The potential transmission of HSV-1 from donor to host has been recognized by clinical and laboratory studies [12‐14]. Viral particles have been found in keratocytes and endothelial cells [15] of corneal grafts with postoperative keratitis. HSV-1 is known to induce endothelial cell necrosis during organ culture, consistent with reports of postoperative keratitis [5, 16]. A rate of 1.2 per 1000 person-years has been reported for newly acquired herpetic keratitis in the early postoperative period [12]. Borderie et al. reported that HSV-1 was responsible for 3 out of 4 primary graft failures among 586 consecutive grafts performed [17]. Evidence of HSV-1 has been found in 10% of patients with diseased corneas with no history of HSK undergoing corneal transplantation [16] and also in cell pellets obtained from donor cornea culture medium in (%) (3 out of 80) donor corneas [18, 19]. Currently, however, screening assays are not undertaken by eye banks to identify HSV-1 in the donor cornea or medium during storage.
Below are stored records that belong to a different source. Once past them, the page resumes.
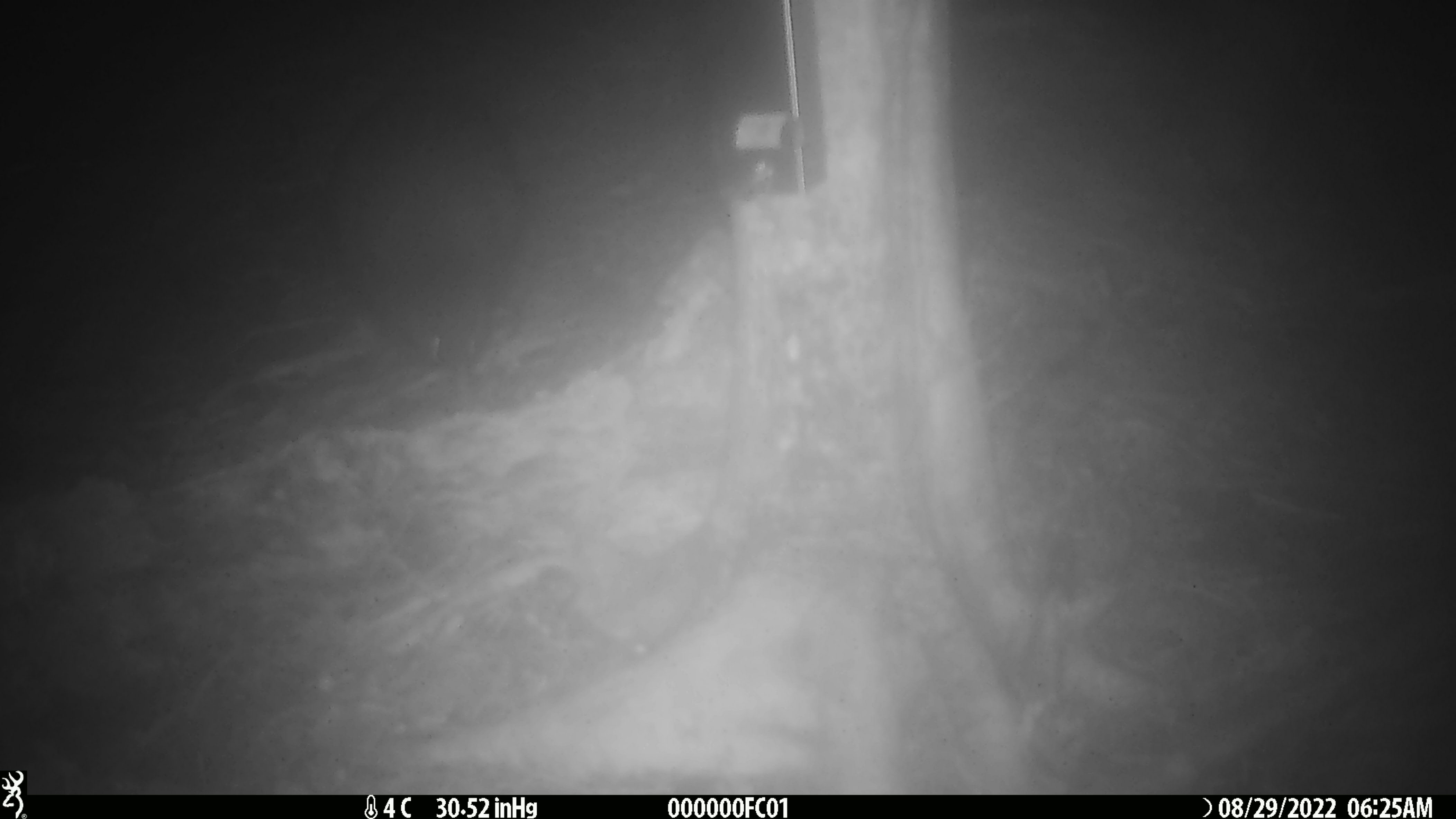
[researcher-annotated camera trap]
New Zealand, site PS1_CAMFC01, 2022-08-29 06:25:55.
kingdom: Animalia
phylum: Chordata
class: Aves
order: Apterygiformes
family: Apterygidae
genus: Apteryx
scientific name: Apteryx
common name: kiwi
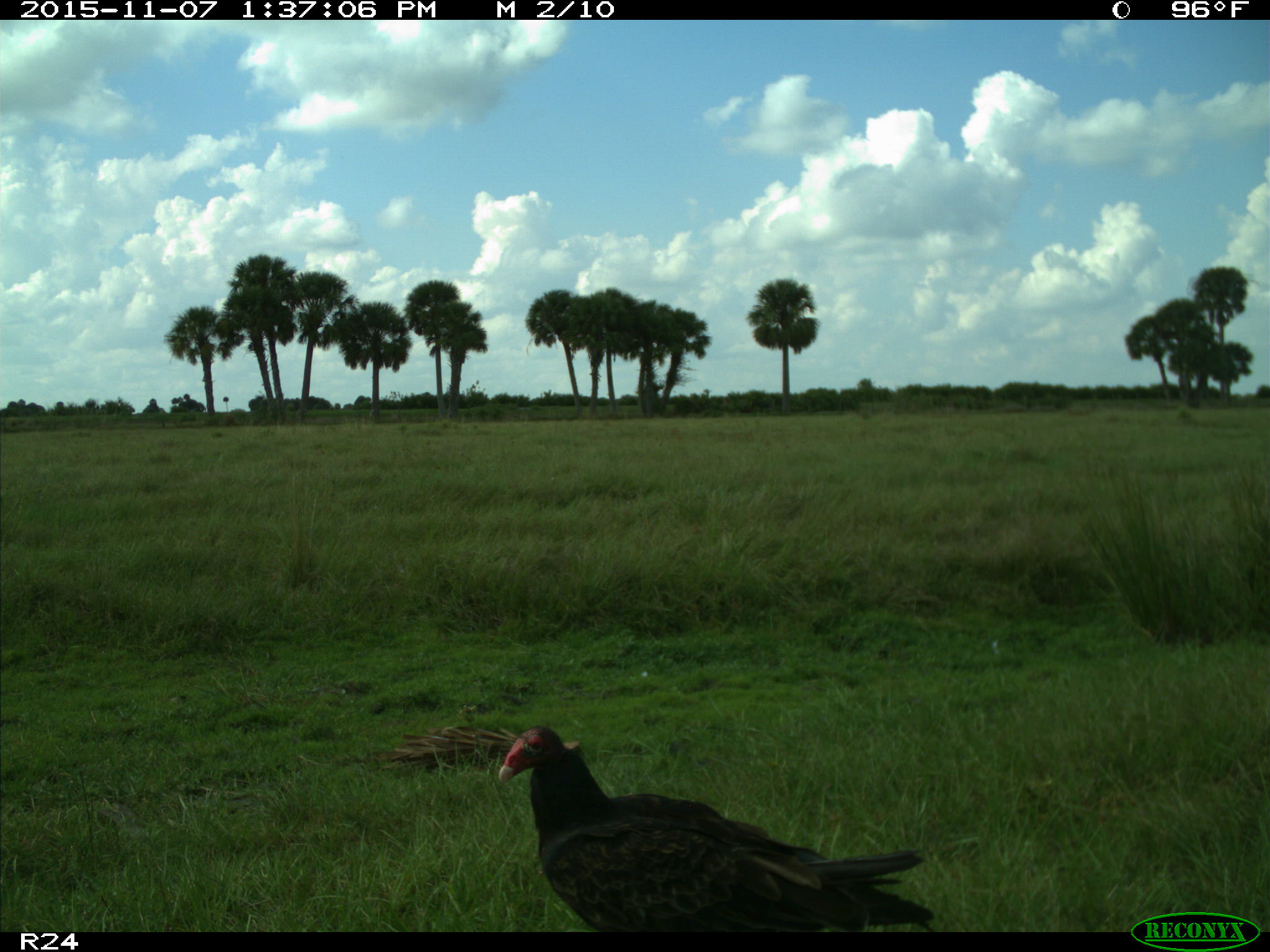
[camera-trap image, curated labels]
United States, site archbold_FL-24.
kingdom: Animalia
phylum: Chordata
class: Aves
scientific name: Aves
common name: birds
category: unidentified bird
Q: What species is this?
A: Unidentified bird (birds) (Aves).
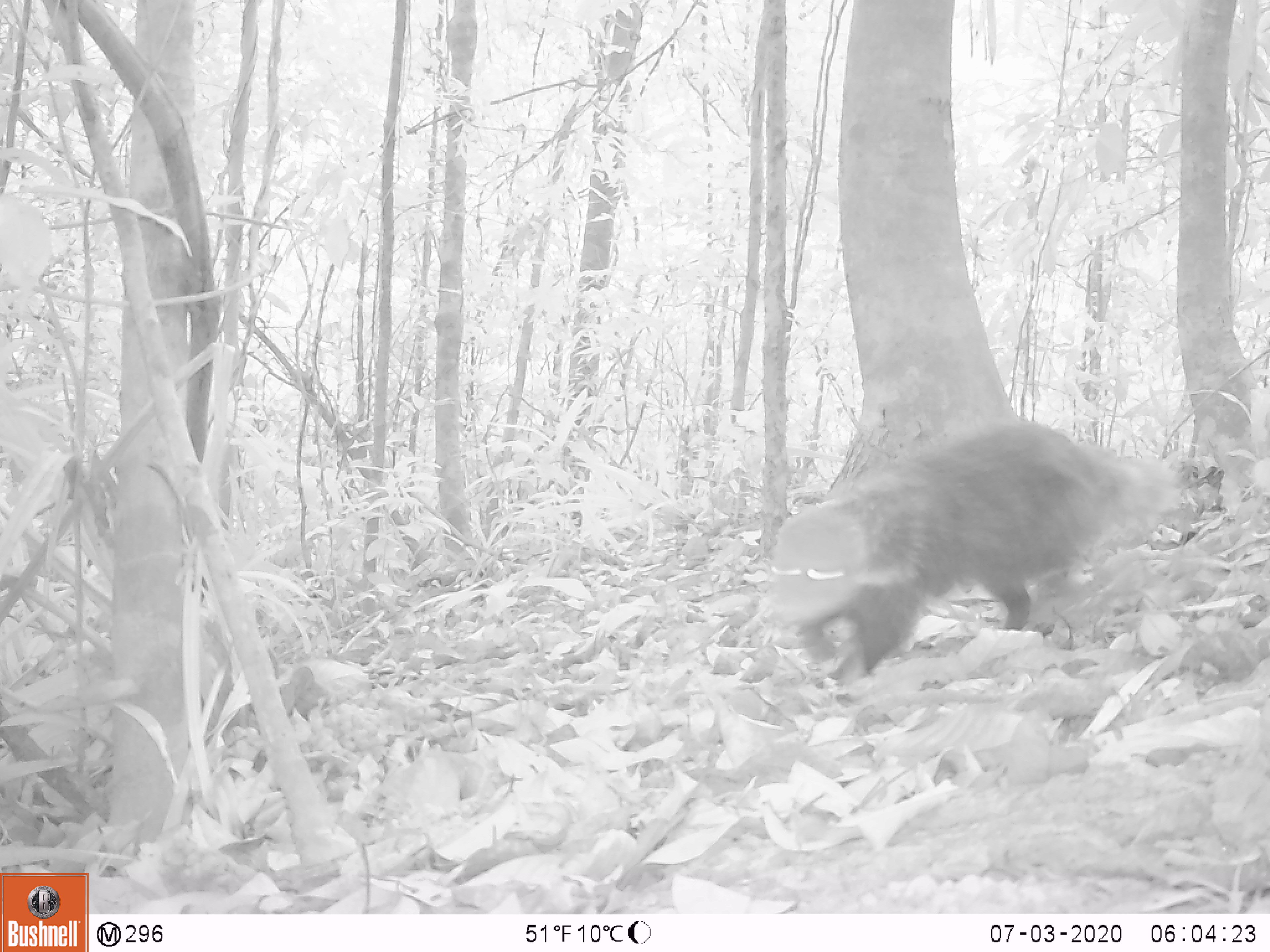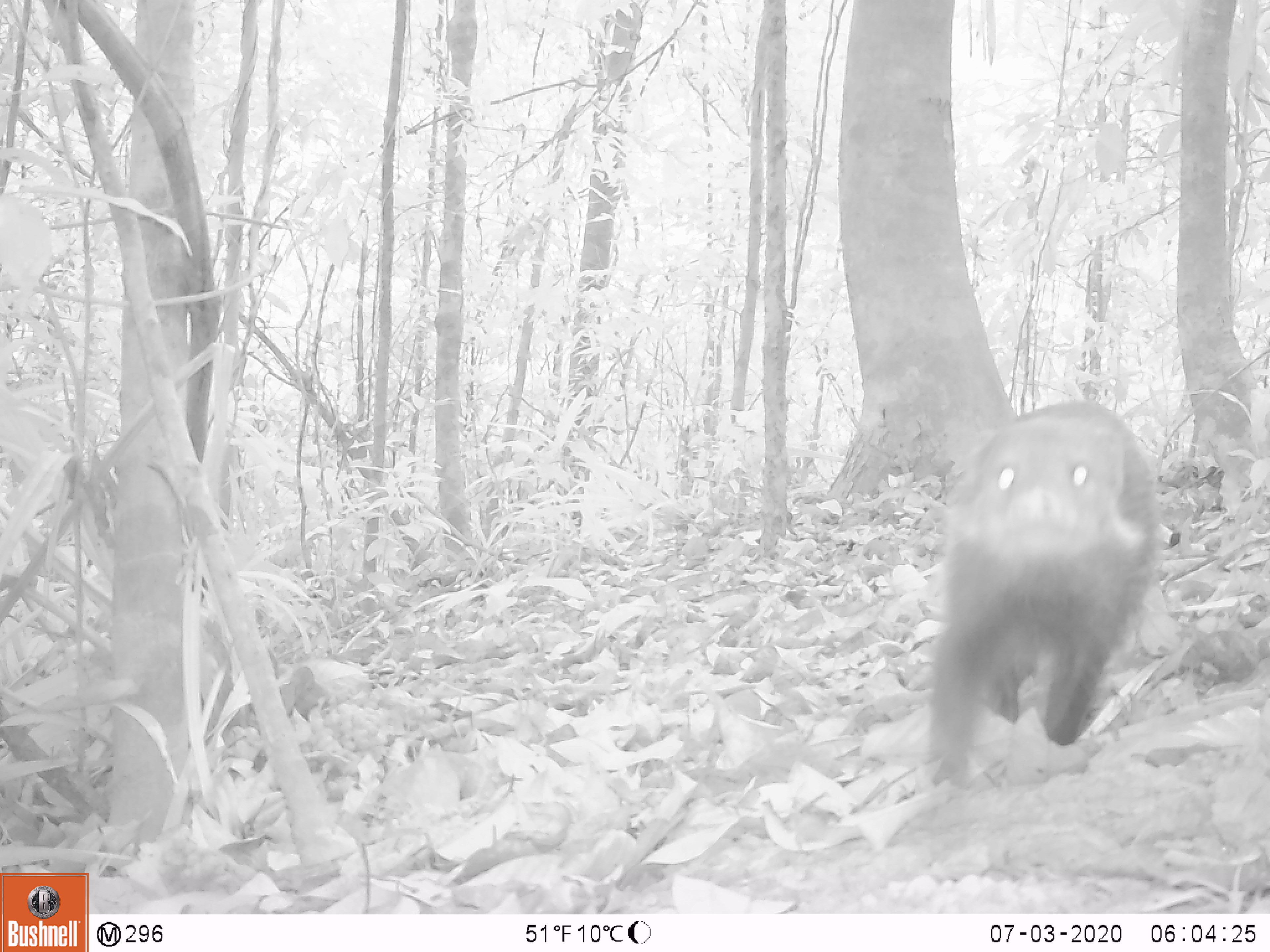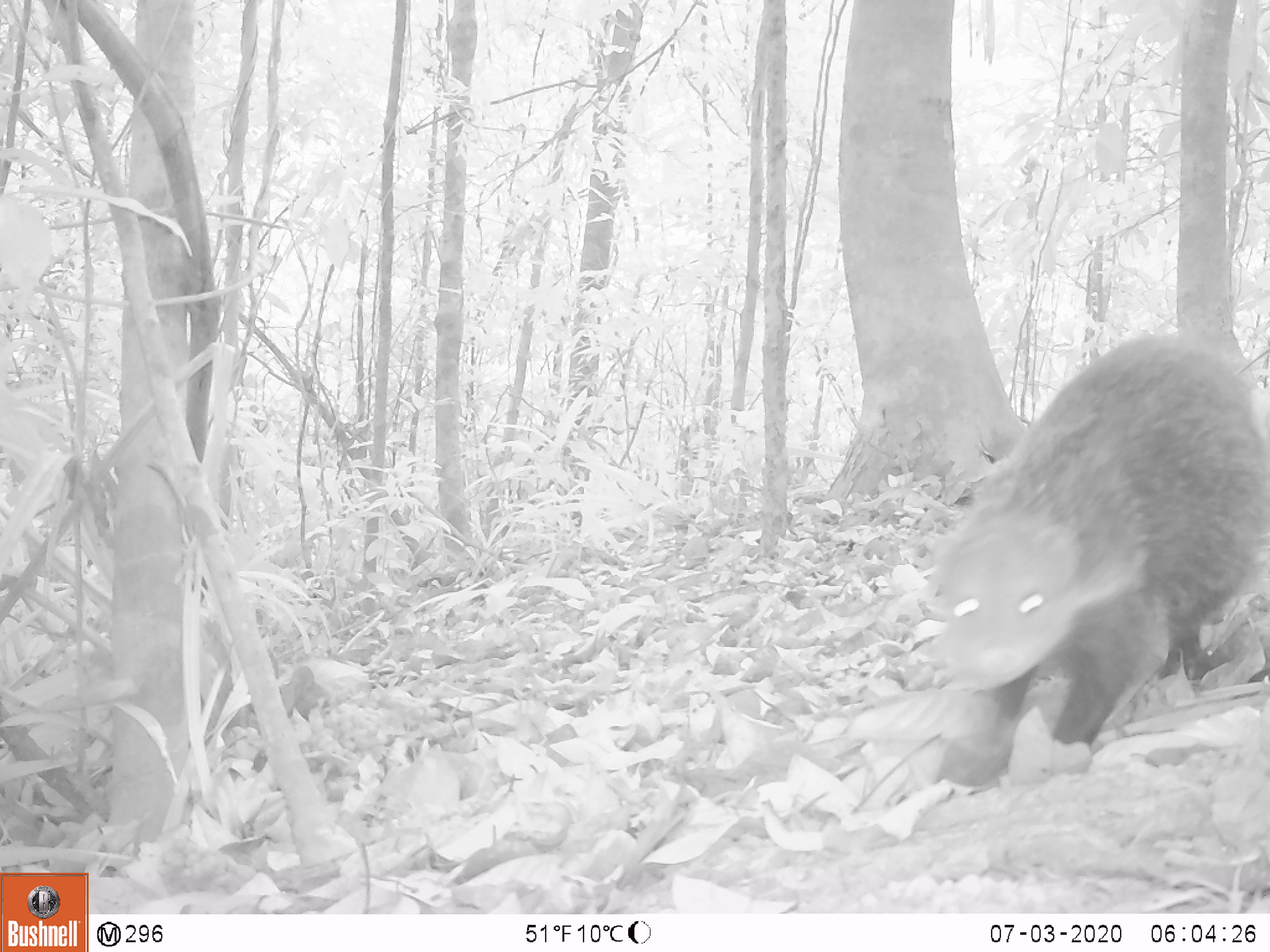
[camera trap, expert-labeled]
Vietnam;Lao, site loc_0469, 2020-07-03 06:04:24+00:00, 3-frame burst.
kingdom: Animalia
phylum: Chordata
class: Mammalia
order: Carnivora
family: Herpestidae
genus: Urva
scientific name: Urva urva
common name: crab-eating mongoose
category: crab eating mongoose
Crab eating mongoose (crab-eating mongoose) (Urva urva). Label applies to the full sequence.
We describe a case of clinically suspected HSK in the donor cornea and subsequently in the recipient. Biswas et al. [20] described the development of primary graft failure and ulcerative keratitis in two patients, respectively [20]. Similar to our patient, they suggested transmission of HSV-1 through organ-cultured corneal graft in two patients in spite of negative results of PCR performed on both recipient corneas, based on the presence of endothelial cell necrosis in the fellow donor cornea in one of the cases. In the presented case HSV-1 originating from the host cannot be ruled out as the source of the described viral keratitis, but is deemed highly unlikely given the absence of previous herpetic disease. Although we were not able to isolate HSV-1 either from the donor or host, the clinical appearances were typical in both the donor and host. Intraoperative and perioperative antiviral treatment may have prevented potential intraocular spread to the posterior segment as described by Atherton and Streilein [10, 11] following anterior chamber inoculation and subsequent disease of the central nervous system in a similar mechanism to oronasal and vomeronasal spread [21‐23]. This case highlights the issue of being able to adequately examine the donor corneoscleral disc prior to use. Adequate biomicroscopic visualization of the donor cornea is not possible in the storage transport containers currently used for organ cultured corneas. This problem could be addressed by redesigning the transport chamber used for organ cultured corneas, or the use of hypothermic transport containers, which allow assessment of donor tissue by slit lamp biomicroscopy or the operating microscope before use [24].